Every one is tired of winter. Even sunshine, welcome as it is, doesn't seem enough when its below freezing outside. What to do? Nothing to change things, except be patient. Or adjust your attitude, and not necessarily with alcohol. Even so, sometimes melancholy lingers, demanding to have its day. Perhaps its best to just go with it and not take it personally.
I saw and heard two things recently that I thought were wonderful. One evening last week, the last week of February, the dogs and I were coming up Youngwood out of Bird Park. It was relatively warm, in the 40s or so, the sun was setting in a clear sky and the air was so still. It was the prettiest dusk you could imagine.
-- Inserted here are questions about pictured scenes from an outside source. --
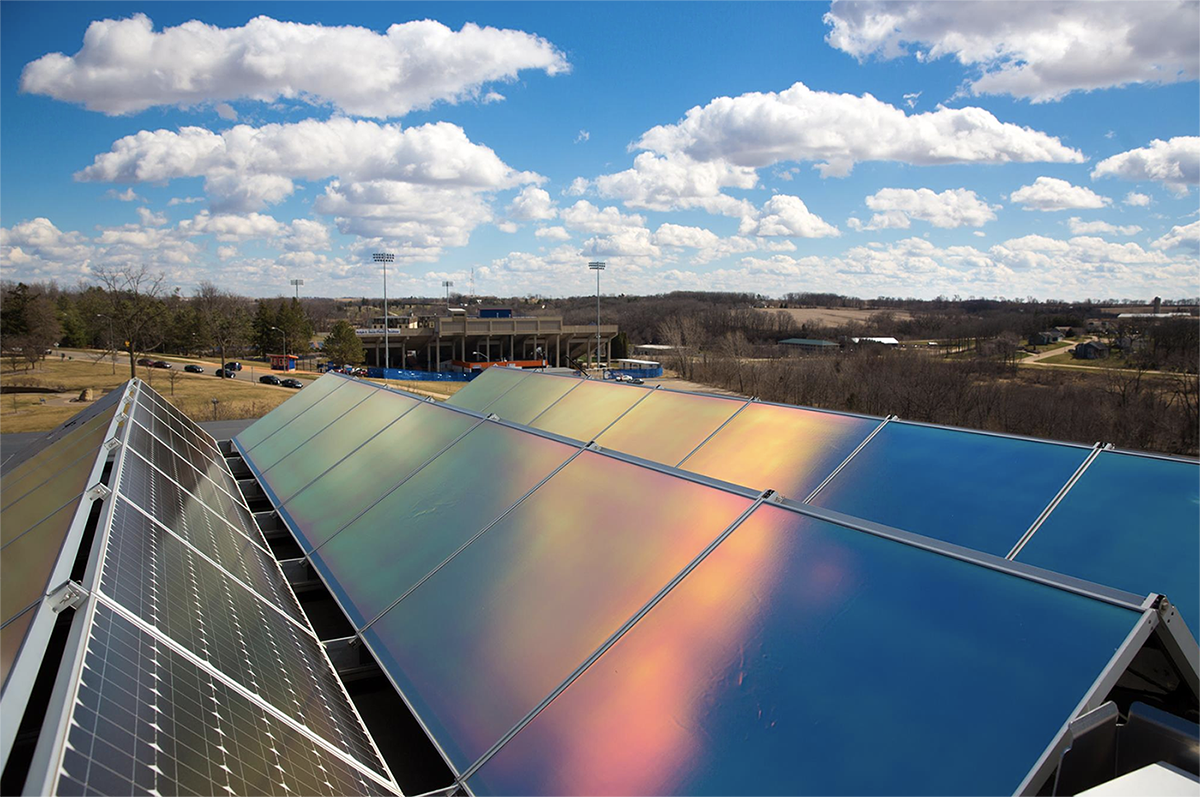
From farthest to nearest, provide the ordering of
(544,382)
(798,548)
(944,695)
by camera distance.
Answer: (544,382)
(798,548)
(944,695)

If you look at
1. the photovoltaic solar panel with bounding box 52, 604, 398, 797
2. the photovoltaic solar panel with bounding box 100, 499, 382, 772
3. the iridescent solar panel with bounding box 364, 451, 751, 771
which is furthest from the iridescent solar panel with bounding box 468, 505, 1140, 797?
the photovoltaic solar panel with bounding box 100, 499, 382, 772

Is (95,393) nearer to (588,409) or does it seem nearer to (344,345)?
(344,345)

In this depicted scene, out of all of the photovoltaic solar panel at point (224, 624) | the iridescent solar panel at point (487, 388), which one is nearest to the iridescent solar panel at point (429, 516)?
the photovoltaic solar panel at point (224, 624)

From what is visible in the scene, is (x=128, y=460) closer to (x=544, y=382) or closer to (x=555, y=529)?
(x=555, y=529)

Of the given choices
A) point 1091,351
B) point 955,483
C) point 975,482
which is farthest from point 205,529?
point 1091,351

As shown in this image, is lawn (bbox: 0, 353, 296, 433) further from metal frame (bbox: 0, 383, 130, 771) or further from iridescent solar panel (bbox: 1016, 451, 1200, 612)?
iridescent solar panel (bbox: 1016, 451, 1200, 612)

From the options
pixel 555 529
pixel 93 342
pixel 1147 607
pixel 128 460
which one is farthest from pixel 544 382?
pixel 93 342
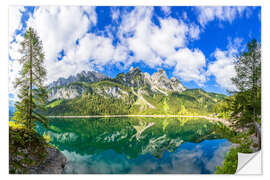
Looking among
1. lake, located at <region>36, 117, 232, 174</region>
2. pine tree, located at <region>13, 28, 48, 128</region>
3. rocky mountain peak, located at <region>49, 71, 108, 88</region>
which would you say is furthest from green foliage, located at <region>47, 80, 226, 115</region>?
pine tree, located at <region>13, 28, 48, 128</region>

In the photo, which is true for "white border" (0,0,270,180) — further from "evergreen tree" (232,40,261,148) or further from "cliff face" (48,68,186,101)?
"cliff face" (48,68,186,101)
We stopped, the dogs with their noses trained on some fascinating odor and me with my eyes and ears open, taking in the deepening evening sky and the windless stillness. As we reached the corner where Youngwood meets Mayfair, I heard a basketball thumping on pavement and the sound of small lungs huffing. We continued on and there was a little girl in a pink hoodie and soft blue jeans taking aim at a basket set up in her driveway. Her soft breath, the hard thump of the ball on asphalt, the quiet, deep silvery blue of the night air and the pink and washed blue of her clothing all came together in my mind as a lovely snapshot, to be stored away and pulled out of its box every now and again to study, not for meaning but just for beauty.
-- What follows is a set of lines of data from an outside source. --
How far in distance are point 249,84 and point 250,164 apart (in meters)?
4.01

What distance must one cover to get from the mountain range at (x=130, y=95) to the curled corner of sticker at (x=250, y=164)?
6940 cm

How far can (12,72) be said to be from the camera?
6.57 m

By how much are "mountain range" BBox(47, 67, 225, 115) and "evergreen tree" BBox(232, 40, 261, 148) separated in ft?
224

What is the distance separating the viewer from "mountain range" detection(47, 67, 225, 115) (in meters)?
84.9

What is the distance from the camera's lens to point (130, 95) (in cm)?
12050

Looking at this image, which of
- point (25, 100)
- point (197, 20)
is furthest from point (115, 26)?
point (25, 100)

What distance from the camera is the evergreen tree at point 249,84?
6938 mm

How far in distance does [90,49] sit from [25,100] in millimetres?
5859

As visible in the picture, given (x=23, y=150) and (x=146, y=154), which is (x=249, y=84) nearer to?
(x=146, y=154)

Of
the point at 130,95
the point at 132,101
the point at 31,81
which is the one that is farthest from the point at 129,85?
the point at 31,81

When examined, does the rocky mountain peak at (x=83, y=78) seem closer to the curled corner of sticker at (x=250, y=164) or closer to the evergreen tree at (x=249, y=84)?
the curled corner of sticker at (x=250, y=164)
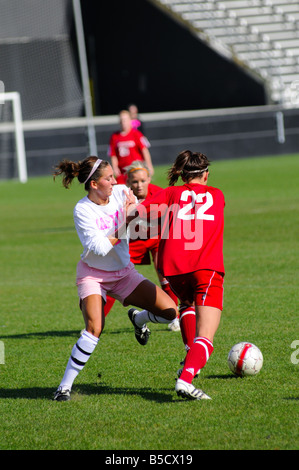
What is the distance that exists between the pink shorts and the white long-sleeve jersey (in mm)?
44

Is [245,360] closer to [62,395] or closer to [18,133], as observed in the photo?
[62,395]

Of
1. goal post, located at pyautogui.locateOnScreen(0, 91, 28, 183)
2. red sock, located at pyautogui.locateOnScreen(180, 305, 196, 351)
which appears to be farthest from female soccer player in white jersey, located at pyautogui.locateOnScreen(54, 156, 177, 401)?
goal post, located at pyautogui.locateOnScreen(0, 91, 28, 183)

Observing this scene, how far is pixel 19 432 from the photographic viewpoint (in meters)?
4.74

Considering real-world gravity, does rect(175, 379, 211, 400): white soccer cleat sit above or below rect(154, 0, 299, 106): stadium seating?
below

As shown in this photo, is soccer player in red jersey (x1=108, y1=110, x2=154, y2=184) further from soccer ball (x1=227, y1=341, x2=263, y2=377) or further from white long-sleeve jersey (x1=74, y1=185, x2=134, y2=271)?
soccer ball (x1=227, y1=341, x2=263, y2=377)

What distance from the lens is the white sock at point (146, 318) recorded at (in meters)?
5.95

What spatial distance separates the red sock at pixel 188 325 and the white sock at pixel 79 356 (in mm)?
671

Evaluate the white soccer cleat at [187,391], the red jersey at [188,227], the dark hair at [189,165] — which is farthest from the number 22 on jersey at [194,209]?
the white soccer cleat at [187,391]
The other experience was just as brief and ephemeral, but so lovely. Again, me, the dogs and the park. We wandered in the Bird Park Drive entrance on Sunday. Sunny again, but cold. Too often, I have my head down when we walk, because its cold, or because I am watching the dogs. Maybe because I am tired. At the Bird Park Drive entrance, there is a long field, which sits in a valley at the bottom of two smallish tree-covered hills. There is a small play-gym area for kids, a fire pit and a path leading up to a picnic shelter. But its mostly open space. We had just walked in and I lifted my head in time to see, as a swift breeze picked them up, a scattering of dry leaves being tossed, hurly burly, across the field. It seemed almost as if they were chasing each other. As quickly as they flew past, the breeze died and the leaves, so soft and light and pale, drifted down again to the ground.
When I'm feeling blue, I do know that a walk can be the best thing for lifting spirits. Second best is the memory of other good walks.